Como nota a pie de página, Diddi puede tener otro incendio que apagar, si no en el tribunal del Vaticano, al menos en el tribunal de la opinión pública. El mes pasado salió a la luz, aunque no llamó mucho la atención porque el sínodo aún estaba en curso, que mientras él dirige la acusación en el Vaticano, Diddi también trabaja como abogado defensor de un funcionario público acusado de corrupción en un caso fuera de Nápoles.

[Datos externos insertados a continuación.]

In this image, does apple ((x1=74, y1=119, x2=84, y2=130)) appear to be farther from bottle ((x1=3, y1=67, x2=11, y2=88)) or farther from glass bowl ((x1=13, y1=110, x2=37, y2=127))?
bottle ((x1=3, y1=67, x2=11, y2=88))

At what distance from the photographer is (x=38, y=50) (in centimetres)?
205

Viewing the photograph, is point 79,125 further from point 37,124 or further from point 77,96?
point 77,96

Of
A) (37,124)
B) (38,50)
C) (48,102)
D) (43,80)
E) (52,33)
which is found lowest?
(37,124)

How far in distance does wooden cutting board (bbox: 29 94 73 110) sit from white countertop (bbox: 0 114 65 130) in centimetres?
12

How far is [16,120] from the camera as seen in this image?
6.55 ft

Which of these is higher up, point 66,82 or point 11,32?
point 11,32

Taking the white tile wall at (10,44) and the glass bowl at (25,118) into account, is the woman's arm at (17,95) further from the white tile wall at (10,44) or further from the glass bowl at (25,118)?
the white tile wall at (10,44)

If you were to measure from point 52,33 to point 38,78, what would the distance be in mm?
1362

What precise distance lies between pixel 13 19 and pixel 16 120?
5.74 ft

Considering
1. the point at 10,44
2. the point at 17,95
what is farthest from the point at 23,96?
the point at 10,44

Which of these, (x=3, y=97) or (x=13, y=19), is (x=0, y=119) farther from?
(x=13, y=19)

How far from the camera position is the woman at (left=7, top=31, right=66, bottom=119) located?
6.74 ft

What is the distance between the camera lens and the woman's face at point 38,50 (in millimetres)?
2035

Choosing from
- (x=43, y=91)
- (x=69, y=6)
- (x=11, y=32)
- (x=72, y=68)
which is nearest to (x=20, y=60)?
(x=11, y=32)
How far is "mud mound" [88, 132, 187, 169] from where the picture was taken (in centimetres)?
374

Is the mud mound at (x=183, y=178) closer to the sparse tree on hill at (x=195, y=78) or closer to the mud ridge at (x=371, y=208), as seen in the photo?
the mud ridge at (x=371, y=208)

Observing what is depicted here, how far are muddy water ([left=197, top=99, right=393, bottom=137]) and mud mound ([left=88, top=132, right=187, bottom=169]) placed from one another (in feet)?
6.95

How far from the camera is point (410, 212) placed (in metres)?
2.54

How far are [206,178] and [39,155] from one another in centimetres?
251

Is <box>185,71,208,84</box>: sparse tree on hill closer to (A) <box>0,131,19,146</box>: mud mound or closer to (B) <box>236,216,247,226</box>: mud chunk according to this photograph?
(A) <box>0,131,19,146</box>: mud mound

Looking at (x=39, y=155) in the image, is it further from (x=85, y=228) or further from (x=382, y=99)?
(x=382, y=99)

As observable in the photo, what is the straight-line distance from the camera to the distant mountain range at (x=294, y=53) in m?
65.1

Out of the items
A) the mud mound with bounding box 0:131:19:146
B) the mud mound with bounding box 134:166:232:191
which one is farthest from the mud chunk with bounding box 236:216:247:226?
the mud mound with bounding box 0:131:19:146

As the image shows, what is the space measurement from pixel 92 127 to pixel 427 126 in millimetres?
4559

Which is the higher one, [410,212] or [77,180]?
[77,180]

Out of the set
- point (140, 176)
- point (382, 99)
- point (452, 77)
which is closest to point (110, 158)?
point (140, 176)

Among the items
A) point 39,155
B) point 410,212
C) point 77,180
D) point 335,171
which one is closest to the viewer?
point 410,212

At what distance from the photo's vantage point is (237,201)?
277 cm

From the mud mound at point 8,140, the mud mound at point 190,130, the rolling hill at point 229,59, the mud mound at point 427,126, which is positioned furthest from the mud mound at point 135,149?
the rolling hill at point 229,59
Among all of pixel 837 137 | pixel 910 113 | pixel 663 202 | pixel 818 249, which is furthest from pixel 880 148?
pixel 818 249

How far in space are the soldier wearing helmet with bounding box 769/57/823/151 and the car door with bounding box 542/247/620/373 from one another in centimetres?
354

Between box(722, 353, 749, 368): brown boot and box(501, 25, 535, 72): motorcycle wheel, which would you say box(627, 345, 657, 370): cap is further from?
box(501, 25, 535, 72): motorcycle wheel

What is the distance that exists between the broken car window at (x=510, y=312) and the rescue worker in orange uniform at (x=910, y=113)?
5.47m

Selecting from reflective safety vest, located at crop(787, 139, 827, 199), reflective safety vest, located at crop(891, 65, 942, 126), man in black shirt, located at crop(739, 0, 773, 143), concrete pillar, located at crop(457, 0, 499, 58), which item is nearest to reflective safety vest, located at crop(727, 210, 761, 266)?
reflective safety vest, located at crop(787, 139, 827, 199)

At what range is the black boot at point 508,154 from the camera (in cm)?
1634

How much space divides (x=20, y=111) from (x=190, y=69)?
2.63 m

Concetta Ferrari, jefa de gabinete del Ministerio de Trabajo de Italia, es una de las siete personas acusadas en el caso, que implica la disolución de lo que los italianos llaman un patronato, es decir, una oficina subvencionada públicamente que ayuda a las personas a obtener pensiones y seguridad social . beneficios. La afirmación es que Ferrari dio luz verde a la reorganización después de haber sido sobornada con regalos por otros acusados, incluido un trabajo para su hijo, unas vacaciones en Tropea, alquileres con descuento de un barco y un coche, un bolso Luis Vuitton valorado en unos 800 dólares, y un gran descuento en la compra de un Audi Q3 para otro hijo.

En principio, no hay ningún conflicto de intereses directo para Diddi, ya que los acusados ​​en el caso del Vaticano y el caso de Nápoles no parecen superponerse, aunque, honestamente, no está claro si alguien realmente ha examinado detenidamente si hay algún conflicto de intereses. Tales conexiones, que muy bien podrían existir. Como dijo una vez el periodista italiano Leo Longanesi: “Nunca podrá haber una revolución en Italia, porque todos nos conocemos”.

En términos más generales, los críticos han planteado la cuestión de si es apropiado que Diddi acumule horas facturables como abogado defensor y al mismo tiempo actúe como fiscal en el juicio penal de más alto perfil en la historia del VaticanoAlgunos han sugerido que, en efecto, el juicio del Vaticano es simplemente un publirreportaje de larga duración para la práctica personal de Diddi, afirmando que su objetivo no es tanto la administración de justicia como la notoriedad.

Como siempre, hay diferentes maneras de verlo y, dados los lamentablemente bajos estándares de compensación del Vaticano, probablemente no se pueda culpar a Diddi por querer complementar sus ingresos. Por otra parte, la situación crea una nueva interrogante sobre un proceso que, admitámoslo, no atravesaba precisamente un déficit de dudas y perplejidades.

John L.Allen Jr.

Por John L. Allen Jr.

Domingo 12 de noviembre de 2023.

CruxNow.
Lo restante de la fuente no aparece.